Les personnes mendiantes pourront de nouveau être arrêtées à Genève (vidéo)
Les personnes mendiantes pourront de nouveau être arrêtées à Genève (vidéo) / Forum / 2 min. / le 3 août 2022
La justice genevoise a rejeté le recours d'une avocate qui contestait le bien-fondé de la nouvelle loi cantonale contre la mendicité, a appris la RTS. Le département de la sécurité n'entend cependant pas multiplier les interventions. Le Tribunal fédéral sera saisi.

La nouvelle loi contre la mendicité à Genève trouve grâce aux yeux de la justice. La Chambre constitutionnelle de la Cour de justice du canton a rejeté, la semaine dernière, le recours d'une avocate, représentante d'une mendiante, a appris la RTS. Elle contestait le bien-fondé de cette loi, édictée sur les cendres d'une précédente législation retoquée par la Cour européenne des droits de l'Homme (CEDH).

La Chambre constitutionnelle genevoise a estimé que la nouvelle législation en matière de mendicité est proportionnée, répond à un intérêt public et ne viole pas les droits fondamentaux des mendiants.

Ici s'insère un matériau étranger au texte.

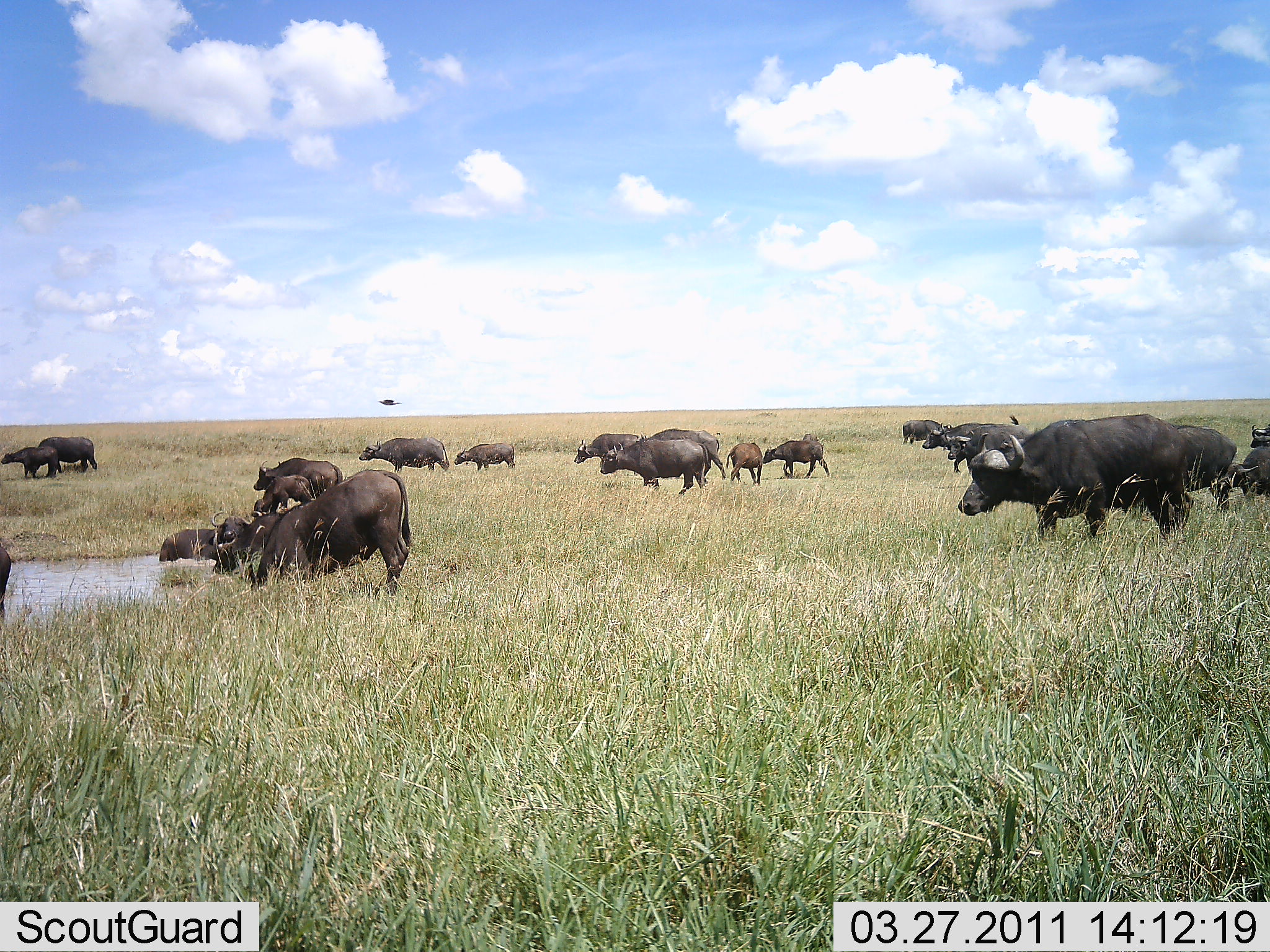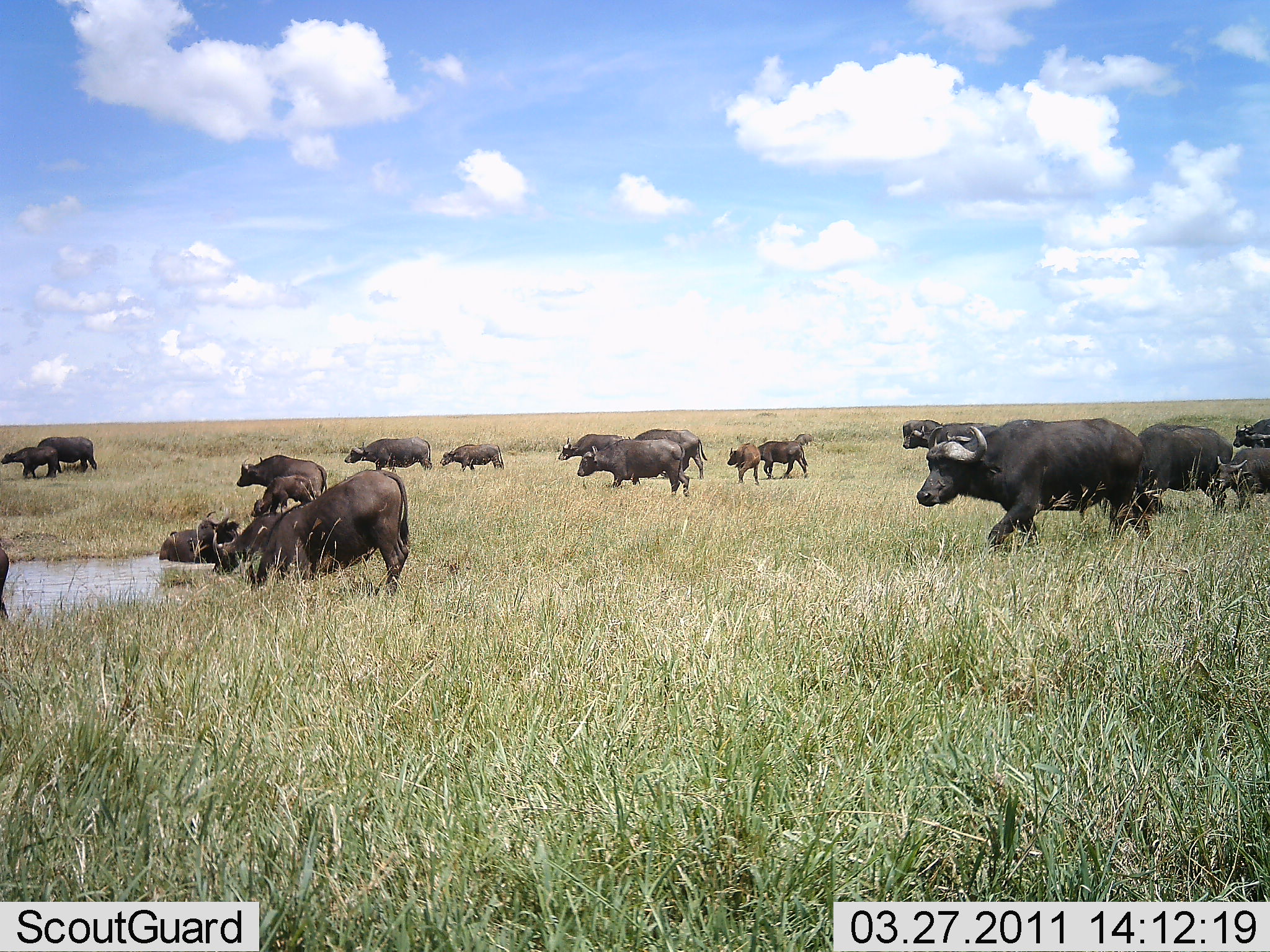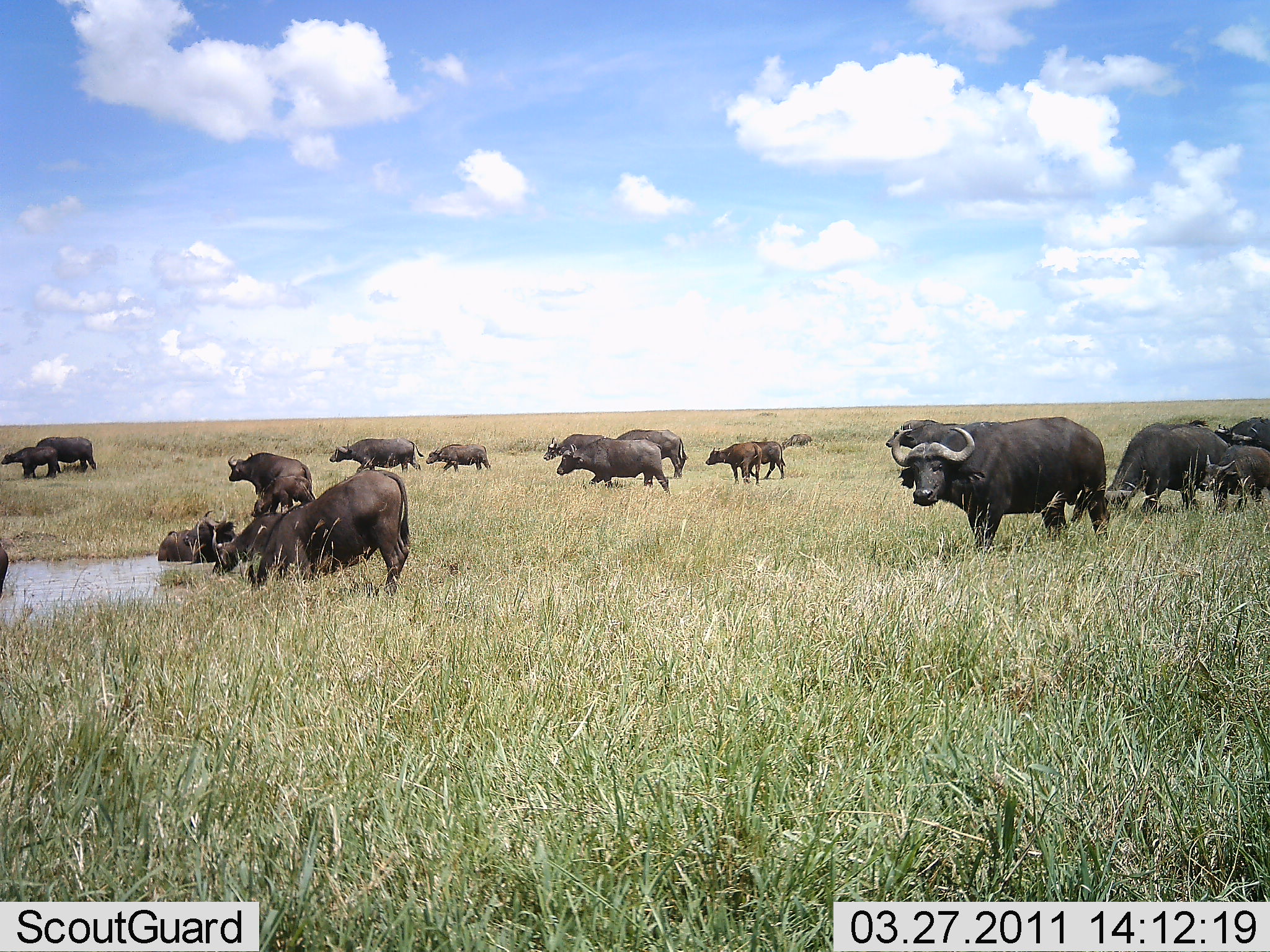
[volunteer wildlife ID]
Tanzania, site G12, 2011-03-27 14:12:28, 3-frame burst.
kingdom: Animalia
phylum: Chordata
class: Mammalia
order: Artiodactyla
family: Bovidae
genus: Syncerus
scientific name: Syncerus caffer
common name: cape buffalo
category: buffalo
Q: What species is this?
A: Buffalo (cape buffalo) (Syncerus caffer).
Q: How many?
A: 11-50.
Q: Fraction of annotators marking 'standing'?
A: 46%.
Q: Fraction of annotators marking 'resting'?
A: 38%.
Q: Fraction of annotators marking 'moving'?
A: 100%.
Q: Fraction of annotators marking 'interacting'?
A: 15%.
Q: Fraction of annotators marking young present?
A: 54%.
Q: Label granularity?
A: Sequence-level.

Cette nouvelle loi, votée en décembre 2021 par le Grand Conseil genevois, propose une interdiction ciblée de la mendicité. Plus question de la prohiber purement et simplement, comme ce fut le cas jusque-là.

Texte nuancé

La pratique de la mendicité est désormais exclue dans trois cas de figure uniquement: en cas d'appartenance à un réseau organisé, en cas de comportement de nature à importuner le public et, enfin, aux abords de certains lieux, comme des écoles ou des commerces. Ces nuances ont fait mouche auprès de la justice genevoise. Dans un arrêt rendu le 28 juillet dernier, que la RTS s'est procurée, elle rejette tous les griefs de Me Dina Bazarbachi, l'avocate d'une mendiante qui se sentait lésée.

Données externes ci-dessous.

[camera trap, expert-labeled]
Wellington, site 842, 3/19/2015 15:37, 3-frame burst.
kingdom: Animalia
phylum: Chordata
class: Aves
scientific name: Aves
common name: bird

"La norme querellée constitue une atteinte admissible à la liberté personnelle, dans la mesure où elle n'empêche pas la pratique de la mendicité mais se contente de la limiter dans une mesure adéquate et nécessaire à la lutte contre l'exploitation humaine, en particulier des jeunes et des personnes dépendantes, et à la préservation de l'ordre public au sens large, en ménageant le droit de mendier aux personnes pauvres, dénuées d'aide et cherchant à remédier à leur situation de dénuement", écrivent les cinq juges de la Chambre constitutionnelle de la Cour de justice.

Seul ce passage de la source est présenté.